=== DATA PROVIDED ===

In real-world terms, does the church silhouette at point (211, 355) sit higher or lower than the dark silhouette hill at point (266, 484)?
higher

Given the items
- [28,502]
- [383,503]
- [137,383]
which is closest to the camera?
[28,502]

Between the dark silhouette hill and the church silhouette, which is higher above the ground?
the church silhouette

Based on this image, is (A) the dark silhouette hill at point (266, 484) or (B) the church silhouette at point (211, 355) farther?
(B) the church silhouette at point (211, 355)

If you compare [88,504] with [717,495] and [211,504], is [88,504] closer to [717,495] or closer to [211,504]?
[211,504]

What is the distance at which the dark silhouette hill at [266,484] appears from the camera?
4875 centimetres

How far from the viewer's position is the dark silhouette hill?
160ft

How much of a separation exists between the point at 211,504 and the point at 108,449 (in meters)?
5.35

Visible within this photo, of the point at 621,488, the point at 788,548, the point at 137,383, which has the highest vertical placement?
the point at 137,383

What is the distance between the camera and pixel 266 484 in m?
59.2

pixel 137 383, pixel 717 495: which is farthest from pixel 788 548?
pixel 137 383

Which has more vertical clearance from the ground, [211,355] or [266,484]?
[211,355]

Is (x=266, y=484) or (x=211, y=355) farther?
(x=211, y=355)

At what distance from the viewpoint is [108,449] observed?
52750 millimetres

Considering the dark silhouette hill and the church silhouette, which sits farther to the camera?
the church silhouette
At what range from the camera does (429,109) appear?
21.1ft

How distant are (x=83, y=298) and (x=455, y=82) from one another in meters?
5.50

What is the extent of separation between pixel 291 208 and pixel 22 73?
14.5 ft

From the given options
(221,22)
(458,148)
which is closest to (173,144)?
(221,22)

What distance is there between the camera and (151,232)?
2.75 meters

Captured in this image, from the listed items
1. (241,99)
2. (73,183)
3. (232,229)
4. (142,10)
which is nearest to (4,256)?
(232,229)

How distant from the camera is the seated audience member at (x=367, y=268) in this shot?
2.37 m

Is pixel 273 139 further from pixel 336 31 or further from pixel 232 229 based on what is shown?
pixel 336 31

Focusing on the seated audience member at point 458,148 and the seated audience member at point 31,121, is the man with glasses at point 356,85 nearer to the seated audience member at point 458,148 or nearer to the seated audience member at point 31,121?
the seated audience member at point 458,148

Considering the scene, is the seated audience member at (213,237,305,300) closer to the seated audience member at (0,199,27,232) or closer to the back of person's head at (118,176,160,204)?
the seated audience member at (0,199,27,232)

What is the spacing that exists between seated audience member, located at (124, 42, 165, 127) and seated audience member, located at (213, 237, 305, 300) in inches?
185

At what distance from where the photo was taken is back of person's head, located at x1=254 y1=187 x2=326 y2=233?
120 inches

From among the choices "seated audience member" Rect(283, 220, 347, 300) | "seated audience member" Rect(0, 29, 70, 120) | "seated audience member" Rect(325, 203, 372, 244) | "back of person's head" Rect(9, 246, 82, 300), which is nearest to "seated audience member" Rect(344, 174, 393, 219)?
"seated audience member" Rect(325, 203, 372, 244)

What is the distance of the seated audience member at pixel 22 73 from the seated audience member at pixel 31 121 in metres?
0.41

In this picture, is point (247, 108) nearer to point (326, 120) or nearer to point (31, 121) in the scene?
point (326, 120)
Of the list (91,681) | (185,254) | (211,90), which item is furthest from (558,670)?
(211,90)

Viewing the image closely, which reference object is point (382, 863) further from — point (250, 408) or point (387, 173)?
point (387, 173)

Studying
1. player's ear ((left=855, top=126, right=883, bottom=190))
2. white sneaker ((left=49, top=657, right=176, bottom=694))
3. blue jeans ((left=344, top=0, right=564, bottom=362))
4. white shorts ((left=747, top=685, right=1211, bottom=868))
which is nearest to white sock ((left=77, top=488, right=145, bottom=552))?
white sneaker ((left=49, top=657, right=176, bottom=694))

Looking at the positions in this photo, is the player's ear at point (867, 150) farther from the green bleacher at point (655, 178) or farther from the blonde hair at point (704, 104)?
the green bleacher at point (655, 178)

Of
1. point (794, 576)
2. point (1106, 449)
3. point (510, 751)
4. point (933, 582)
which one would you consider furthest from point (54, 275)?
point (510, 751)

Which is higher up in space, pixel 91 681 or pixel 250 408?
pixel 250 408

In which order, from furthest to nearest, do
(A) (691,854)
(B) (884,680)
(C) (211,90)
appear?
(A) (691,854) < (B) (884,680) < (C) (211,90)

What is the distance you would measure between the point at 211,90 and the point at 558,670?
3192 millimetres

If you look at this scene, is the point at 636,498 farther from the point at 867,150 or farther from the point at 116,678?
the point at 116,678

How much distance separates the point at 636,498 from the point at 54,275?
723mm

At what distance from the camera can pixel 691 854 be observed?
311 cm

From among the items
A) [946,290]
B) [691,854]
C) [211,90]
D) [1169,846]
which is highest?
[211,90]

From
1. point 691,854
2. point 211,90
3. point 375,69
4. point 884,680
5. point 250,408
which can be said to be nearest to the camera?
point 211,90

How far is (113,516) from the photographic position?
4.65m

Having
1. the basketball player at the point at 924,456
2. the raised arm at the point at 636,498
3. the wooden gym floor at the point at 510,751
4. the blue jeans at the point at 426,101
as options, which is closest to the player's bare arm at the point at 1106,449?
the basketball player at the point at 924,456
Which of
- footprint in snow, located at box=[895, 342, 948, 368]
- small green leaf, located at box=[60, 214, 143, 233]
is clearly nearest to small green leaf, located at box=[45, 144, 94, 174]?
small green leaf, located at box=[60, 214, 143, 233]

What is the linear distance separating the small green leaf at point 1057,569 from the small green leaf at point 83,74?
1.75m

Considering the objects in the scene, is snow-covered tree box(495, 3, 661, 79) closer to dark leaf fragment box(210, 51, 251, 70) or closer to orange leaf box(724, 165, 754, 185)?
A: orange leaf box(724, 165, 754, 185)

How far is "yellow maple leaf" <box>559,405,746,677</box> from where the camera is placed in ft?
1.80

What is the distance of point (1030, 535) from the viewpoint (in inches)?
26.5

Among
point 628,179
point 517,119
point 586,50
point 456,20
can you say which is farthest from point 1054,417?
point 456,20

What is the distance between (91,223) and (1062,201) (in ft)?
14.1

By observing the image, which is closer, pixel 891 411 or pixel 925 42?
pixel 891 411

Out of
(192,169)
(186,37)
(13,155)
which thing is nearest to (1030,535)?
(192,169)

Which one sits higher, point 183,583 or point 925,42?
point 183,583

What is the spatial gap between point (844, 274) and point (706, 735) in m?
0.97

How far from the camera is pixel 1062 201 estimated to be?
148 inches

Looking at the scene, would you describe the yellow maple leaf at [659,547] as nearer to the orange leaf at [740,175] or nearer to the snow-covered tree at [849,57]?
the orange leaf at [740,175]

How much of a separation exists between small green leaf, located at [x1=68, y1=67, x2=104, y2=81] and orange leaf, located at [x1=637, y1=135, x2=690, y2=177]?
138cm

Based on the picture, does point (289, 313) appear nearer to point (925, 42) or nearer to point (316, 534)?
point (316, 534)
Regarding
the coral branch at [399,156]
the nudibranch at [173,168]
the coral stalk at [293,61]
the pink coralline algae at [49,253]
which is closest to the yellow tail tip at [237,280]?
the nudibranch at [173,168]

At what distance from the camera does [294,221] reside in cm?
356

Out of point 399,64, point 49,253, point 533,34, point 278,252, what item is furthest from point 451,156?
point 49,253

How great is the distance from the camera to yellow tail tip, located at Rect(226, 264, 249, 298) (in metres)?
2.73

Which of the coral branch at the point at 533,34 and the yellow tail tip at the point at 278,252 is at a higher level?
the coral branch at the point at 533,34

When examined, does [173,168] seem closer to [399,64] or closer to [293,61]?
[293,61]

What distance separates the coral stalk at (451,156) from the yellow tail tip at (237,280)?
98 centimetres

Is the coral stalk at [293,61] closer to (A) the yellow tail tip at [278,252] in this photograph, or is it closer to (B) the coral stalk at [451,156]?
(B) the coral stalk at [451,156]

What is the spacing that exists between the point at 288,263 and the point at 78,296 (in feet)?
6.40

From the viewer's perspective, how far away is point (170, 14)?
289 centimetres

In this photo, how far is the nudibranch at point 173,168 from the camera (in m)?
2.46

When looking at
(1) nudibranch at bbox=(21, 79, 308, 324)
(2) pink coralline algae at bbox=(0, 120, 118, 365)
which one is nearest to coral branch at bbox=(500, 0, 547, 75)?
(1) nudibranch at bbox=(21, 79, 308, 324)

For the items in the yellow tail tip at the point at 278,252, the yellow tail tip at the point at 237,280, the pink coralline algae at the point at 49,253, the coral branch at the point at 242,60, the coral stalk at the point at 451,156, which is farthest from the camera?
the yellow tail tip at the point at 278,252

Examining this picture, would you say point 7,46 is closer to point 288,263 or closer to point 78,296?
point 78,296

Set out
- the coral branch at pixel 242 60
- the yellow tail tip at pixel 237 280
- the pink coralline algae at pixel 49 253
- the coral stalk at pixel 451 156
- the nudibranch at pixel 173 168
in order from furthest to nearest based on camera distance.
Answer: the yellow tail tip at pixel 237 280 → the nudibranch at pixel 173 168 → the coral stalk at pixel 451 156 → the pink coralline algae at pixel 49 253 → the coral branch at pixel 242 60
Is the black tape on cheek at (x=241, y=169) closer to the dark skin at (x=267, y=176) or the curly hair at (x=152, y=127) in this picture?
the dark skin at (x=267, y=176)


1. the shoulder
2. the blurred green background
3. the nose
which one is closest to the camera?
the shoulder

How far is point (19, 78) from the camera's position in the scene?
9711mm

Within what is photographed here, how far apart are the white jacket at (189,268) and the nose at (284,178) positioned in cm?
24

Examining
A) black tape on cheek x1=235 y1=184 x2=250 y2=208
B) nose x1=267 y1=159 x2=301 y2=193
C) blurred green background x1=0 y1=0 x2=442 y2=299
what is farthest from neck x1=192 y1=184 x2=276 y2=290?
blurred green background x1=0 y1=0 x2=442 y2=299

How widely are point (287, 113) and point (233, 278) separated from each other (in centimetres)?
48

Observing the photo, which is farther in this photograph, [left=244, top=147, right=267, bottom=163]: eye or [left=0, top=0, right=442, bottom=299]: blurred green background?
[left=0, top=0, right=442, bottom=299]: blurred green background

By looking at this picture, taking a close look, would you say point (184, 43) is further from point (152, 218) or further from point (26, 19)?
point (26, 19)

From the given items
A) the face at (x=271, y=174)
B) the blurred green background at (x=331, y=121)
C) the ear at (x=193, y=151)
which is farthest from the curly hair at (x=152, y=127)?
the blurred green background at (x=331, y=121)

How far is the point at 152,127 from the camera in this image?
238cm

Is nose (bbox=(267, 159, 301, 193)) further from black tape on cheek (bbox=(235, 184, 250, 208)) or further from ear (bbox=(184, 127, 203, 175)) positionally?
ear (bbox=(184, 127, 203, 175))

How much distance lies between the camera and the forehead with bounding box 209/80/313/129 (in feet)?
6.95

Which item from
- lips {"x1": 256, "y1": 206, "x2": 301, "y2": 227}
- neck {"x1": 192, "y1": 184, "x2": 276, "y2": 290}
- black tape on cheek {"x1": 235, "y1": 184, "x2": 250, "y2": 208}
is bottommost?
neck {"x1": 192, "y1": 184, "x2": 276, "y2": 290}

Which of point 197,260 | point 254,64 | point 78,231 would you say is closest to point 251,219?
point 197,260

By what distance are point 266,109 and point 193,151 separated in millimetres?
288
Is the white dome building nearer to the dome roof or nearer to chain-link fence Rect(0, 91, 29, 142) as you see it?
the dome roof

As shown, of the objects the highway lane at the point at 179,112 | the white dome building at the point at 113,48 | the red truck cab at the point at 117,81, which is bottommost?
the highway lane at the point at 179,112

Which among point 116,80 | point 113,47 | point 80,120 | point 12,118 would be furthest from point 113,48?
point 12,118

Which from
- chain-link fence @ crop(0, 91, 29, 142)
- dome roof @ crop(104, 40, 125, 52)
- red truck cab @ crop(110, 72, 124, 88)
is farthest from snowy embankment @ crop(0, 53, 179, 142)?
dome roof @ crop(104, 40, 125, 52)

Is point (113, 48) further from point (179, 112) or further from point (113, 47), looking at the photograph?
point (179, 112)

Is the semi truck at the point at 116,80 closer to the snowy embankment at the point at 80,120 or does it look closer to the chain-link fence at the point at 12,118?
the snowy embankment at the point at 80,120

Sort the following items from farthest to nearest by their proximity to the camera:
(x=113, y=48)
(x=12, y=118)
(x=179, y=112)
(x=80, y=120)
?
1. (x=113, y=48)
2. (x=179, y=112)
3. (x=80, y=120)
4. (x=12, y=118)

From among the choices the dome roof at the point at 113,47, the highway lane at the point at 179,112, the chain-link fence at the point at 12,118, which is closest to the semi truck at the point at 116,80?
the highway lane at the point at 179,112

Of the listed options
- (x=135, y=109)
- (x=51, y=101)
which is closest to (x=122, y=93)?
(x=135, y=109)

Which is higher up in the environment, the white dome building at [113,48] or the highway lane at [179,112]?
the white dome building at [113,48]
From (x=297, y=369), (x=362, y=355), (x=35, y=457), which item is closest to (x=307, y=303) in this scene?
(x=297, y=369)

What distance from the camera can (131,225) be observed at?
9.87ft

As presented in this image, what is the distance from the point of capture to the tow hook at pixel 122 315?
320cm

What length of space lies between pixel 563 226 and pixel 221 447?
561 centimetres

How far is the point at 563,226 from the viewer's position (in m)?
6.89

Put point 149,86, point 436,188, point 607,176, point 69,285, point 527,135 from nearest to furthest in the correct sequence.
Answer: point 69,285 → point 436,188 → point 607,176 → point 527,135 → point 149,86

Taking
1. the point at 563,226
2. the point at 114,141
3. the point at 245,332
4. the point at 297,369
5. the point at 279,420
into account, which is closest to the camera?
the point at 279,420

===

GOAL OF THE EXERCISE. Return the line that contains "What length of" and all lines after it, verbatim, and nothing else.

FULL ANSWER.
What length of space lies between pixel 563 226 and pixel 221 447?
561 centimetres

How far is the point at 563,226 from the viewer's position (in m)?
6.89

Put point 149,86, point 436,188, point 607,176, point 69,285, point 527,135 from nearest to furthest in the correct sequence.
Answer: point 69,285 → point 436,188 → point 607,176 → point 527,135 → point 149,86

Taking
1. the point at 563,226
2. the point at 114,141
3. the point at 245,332
4. the point at 297,369
5. the point at 279,420
into account, which is closest to the camera?
the point at 279,420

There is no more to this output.